[Start Passage to read]

What do the Bears have in their running backs? They’re about to find out

The Bears were pleased with what they saw from their overhauled running back room during non-padded OTA and minicamp practices during the spring, but consider that an incomplete evaluation. 

David Montgomery, in particular, impressed with his quickness, athleticism and route running. Nothing Mike Davis showed dissuaded the team from believing in the free agent signing’s untapped potential. Positive things were said about seventh-round pick Kerrith Whyte Jr. and second-year undrafted free agent Ryan Nall. 

The only running back returning from 2018’s unit is Tarik Cohen. But while Ryan Pace, Matt Nagy and the Bears’ talent evaluators did their homework on their new players, they won’t really get to see what they have until the pads come on in Bourbonnais (Nagy expects the first padded practice of training camp to be Sunday). 

“I know (Montgomery) kept asking coach, ‘when do we put the pads on?” Pace said. “And so we’re to that point. One of his greatest strengths is his contact balance and his ability to break tackles, and now we’re at a point where that can be showcased.”

It’s one thing for a rookie to stand out during OTAs and minicamp. Tight end Adam Shaheen did two years ago, bodying up NFL-caliber defenders to make some impressive plays in those non-padded practices. But he faded when pads came on in training camp and didn’t play a significant role in 2017’s dour offense. 

The Bears believe Montgomery’s ability to break tackles — he forced the most missed tackles among FBS running backs in 2018 with 99, per Pro Football Focus — will translate to the NFL, giving their ground game a dimension it didn’t have in 2018. Jordan Howard avoided 22 tackles on rushing attempts last year, 28th in the NFL and nearly half the total of Kareem Hunt. Hunt appeared in 11 games (five fewer than Howard) before the Kansas City Chiefs released him after video surfaced of him pushing and kicking a woman; Montgomery’s style of play has favorably been compared to Hunt’s.

[End Passage to read]

Print the text of the Bears article between "What do the" and "an incomplete evaluation.", inclusive. Rely solely on the Bears article for this work.

[Start Given entries]

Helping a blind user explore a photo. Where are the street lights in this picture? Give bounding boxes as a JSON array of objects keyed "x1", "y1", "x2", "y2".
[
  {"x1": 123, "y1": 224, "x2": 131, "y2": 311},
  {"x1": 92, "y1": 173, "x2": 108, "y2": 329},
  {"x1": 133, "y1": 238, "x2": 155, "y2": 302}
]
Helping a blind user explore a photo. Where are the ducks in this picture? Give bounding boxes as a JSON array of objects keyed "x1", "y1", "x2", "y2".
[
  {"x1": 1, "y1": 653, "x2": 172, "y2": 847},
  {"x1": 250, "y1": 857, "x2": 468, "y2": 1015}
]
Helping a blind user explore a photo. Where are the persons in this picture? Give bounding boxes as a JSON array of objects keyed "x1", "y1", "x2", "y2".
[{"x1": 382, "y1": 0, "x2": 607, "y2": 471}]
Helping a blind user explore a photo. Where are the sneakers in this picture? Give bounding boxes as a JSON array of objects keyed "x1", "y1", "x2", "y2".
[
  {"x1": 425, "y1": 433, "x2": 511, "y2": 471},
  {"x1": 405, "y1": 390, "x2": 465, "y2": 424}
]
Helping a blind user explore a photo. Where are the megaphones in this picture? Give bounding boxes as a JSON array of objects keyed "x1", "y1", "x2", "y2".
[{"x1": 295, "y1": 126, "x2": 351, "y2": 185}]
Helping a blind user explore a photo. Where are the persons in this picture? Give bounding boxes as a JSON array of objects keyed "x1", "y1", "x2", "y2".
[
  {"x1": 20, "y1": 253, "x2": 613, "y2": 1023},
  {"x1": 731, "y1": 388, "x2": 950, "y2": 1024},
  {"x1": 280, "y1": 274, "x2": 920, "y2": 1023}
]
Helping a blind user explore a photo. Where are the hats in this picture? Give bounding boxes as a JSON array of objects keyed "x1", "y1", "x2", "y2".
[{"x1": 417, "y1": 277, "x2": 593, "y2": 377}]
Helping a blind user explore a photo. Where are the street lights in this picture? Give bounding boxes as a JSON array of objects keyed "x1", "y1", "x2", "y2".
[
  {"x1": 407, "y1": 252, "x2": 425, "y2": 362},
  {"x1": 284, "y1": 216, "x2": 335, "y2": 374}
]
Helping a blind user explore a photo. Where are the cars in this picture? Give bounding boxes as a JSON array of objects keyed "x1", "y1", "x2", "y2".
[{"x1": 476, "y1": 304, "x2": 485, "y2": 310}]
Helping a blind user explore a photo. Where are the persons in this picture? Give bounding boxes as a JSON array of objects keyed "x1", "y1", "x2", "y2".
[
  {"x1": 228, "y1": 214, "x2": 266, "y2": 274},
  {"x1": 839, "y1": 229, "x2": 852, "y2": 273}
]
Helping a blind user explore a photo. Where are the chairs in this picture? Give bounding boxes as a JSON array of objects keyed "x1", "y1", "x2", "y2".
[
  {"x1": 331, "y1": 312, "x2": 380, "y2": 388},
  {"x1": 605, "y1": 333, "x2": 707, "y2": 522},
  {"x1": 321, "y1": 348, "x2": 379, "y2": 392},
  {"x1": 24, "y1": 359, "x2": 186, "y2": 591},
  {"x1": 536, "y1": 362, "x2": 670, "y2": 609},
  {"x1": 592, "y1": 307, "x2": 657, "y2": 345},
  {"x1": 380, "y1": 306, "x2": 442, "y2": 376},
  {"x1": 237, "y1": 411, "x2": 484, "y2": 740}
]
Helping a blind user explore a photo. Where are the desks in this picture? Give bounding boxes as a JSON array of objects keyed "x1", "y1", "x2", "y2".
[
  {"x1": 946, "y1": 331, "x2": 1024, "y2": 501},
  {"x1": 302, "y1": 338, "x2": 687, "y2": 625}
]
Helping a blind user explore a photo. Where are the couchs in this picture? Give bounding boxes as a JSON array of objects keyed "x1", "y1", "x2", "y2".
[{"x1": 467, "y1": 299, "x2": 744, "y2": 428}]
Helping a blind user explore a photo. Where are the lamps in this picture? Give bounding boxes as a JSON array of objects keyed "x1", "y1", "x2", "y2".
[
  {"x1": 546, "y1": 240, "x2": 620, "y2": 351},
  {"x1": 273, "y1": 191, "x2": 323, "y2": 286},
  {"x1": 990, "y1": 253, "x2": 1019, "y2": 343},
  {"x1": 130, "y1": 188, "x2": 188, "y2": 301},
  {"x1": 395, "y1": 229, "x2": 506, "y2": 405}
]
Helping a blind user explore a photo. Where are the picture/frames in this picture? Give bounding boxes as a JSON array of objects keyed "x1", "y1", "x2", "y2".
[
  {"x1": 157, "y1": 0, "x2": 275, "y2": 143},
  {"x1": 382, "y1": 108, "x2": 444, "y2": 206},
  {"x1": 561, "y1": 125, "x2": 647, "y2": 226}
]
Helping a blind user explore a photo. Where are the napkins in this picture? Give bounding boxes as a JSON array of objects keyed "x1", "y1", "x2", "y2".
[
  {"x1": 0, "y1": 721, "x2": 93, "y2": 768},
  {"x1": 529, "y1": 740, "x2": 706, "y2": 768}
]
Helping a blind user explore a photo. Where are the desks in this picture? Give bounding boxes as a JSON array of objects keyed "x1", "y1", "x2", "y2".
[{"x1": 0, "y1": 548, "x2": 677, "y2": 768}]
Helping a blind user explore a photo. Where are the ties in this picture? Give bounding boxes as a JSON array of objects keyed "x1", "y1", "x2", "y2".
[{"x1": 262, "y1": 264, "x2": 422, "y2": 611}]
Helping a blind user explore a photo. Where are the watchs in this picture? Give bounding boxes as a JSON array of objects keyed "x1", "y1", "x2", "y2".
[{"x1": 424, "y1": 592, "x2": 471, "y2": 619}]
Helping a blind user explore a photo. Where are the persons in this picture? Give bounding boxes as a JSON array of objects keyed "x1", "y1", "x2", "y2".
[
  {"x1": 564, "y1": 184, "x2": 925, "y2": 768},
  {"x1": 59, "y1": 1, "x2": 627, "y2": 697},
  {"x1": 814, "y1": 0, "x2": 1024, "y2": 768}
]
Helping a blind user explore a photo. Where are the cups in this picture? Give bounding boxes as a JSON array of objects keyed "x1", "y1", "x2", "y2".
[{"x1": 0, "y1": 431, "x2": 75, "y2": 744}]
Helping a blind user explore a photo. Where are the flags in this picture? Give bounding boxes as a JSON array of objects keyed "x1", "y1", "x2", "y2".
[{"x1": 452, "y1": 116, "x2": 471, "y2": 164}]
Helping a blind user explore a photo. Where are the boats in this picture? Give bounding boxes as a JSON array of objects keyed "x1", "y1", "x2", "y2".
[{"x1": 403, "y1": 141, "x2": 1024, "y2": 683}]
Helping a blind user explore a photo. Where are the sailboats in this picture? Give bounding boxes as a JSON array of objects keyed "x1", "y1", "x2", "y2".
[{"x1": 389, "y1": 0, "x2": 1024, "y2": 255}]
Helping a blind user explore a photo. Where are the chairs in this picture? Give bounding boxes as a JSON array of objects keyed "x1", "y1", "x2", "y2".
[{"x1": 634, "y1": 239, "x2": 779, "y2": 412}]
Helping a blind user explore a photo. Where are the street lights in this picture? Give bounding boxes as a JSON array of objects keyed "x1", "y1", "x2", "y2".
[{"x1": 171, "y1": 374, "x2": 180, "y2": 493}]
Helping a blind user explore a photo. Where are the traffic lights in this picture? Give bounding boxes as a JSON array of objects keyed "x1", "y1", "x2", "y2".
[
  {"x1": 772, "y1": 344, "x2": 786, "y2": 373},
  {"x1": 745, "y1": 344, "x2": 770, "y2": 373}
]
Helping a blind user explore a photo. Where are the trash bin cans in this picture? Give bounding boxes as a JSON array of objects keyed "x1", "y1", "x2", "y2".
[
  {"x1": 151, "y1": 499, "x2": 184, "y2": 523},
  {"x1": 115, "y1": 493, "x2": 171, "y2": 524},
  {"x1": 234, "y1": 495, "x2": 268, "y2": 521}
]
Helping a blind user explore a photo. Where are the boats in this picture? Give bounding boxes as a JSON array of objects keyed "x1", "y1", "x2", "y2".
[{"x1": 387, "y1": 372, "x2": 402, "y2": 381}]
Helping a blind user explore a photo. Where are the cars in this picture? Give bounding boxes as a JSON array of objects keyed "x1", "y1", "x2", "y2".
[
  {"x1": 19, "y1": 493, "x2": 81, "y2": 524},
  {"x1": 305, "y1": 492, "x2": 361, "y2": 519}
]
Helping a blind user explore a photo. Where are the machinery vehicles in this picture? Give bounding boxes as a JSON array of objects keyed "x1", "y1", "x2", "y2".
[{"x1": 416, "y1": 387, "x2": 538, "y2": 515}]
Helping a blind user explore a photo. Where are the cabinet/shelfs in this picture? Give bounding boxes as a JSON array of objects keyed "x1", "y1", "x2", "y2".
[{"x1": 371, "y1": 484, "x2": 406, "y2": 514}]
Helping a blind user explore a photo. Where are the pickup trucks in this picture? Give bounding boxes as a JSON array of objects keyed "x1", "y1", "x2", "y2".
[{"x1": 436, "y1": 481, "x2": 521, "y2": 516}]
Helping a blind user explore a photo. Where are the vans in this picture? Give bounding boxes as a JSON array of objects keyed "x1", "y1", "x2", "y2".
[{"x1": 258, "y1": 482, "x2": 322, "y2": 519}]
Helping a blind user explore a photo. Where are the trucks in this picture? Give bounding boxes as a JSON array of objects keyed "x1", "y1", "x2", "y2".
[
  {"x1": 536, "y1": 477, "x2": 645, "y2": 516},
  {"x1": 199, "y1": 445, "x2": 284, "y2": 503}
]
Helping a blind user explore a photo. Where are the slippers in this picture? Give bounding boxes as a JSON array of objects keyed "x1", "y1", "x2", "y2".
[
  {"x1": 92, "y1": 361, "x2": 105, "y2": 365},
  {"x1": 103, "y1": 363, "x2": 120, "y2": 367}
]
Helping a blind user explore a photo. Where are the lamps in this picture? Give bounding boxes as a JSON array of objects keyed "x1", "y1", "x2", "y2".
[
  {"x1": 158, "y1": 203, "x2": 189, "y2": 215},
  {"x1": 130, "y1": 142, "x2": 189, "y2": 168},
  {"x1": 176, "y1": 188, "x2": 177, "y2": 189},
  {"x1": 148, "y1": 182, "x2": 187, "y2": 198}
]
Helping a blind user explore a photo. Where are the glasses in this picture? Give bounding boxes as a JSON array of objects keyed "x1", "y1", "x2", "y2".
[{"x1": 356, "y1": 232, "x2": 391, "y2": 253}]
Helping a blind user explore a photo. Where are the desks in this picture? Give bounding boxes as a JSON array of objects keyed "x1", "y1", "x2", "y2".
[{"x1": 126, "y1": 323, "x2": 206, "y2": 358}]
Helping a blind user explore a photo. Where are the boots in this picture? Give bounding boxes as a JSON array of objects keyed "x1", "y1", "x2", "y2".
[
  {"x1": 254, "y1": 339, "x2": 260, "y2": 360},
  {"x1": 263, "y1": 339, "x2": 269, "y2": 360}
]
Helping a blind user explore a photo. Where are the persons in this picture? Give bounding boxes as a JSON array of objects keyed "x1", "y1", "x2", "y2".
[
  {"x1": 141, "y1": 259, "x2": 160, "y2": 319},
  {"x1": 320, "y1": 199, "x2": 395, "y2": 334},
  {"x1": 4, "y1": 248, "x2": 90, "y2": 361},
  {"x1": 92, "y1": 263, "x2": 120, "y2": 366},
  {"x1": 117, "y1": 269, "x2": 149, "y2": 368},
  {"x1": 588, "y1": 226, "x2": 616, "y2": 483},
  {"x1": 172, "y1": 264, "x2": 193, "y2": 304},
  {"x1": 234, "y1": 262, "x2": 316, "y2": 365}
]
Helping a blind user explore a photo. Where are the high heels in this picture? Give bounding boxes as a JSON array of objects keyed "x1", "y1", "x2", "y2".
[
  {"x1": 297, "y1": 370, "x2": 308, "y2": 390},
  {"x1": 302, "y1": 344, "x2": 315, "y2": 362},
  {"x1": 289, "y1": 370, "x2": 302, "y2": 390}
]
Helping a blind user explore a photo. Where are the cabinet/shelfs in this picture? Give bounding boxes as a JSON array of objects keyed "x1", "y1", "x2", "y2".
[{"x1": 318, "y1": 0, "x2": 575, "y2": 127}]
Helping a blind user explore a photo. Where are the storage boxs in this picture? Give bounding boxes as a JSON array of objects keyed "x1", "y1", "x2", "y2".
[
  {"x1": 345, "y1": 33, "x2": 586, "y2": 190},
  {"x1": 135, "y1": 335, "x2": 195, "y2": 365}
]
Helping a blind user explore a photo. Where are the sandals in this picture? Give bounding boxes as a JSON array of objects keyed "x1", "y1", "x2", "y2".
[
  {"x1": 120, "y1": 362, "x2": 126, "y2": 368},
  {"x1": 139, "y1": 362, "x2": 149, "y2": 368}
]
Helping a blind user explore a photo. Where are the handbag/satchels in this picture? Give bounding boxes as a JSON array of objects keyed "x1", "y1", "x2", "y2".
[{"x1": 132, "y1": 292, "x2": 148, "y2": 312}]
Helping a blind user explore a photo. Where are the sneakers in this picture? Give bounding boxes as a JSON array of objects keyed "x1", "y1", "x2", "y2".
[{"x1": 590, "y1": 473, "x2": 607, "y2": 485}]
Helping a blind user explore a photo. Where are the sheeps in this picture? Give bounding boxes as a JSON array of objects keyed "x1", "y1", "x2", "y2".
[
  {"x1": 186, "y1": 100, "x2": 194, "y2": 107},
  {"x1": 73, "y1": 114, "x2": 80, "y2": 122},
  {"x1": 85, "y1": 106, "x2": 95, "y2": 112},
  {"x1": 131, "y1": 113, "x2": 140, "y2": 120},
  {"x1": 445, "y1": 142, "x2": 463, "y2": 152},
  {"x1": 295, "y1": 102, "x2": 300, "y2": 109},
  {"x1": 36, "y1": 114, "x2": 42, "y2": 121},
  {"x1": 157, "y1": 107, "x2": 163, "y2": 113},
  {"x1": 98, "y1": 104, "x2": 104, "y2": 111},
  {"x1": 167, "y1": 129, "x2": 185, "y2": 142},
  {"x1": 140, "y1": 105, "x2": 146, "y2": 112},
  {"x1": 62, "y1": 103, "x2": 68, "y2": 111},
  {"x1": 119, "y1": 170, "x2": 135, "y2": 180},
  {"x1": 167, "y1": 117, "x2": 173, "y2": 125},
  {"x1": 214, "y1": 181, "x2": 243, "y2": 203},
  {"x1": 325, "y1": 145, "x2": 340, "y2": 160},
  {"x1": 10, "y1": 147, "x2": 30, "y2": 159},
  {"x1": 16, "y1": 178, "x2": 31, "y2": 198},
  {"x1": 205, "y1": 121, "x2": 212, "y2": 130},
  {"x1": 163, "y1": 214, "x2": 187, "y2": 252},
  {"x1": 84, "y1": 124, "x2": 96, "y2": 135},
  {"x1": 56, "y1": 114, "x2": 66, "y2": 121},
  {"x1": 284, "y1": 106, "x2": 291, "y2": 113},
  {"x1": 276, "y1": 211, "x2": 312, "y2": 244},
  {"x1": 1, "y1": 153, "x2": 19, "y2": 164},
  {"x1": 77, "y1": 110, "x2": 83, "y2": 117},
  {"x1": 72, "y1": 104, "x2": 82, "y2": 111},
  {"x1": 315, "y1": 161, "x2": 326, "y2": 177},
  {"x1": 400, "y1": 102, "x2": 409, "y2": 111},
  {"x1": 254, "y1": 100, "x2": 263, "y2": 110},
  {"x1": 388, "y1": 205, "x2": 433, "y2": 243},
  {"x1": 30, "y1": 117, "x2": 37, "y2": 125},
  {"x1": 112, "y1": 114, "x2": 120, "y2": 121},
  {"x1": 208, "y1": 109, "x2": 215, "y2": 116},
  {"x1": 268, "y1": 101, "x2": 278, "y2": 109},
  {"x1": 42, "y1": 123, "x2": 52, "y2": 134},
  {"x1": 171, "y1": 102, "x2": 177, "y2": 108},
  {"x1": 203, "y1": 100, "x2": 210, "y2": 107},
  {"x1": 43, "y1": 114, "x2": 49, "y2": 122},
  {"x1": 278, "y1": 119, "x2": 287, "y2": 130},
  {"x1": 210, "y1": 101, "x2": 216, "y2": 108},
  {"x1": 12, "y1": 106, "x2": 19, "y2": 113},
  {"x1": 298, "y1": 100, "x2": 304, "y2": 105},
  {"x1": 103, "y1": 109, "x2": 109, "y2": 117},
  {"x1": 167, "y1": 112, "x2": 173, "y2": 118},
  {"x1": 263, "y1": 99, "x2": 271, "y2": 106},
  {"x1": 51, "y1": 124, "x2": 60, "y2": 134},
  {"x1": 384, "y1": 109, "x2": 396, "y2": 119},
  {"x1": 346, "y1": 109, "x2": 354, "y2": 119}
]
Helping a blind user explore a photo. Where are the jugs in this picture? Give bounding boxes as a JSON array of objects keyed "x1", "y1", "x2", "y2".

[End Given entries]

» **Answer for this exercise**
What do the Bears have in their running backs? They’re about to find out

The Bears were pleased with what they saw from their overhauled running back room during non-padded OTA and minicamp practices during the spring, but consider that an incomplete evaluation.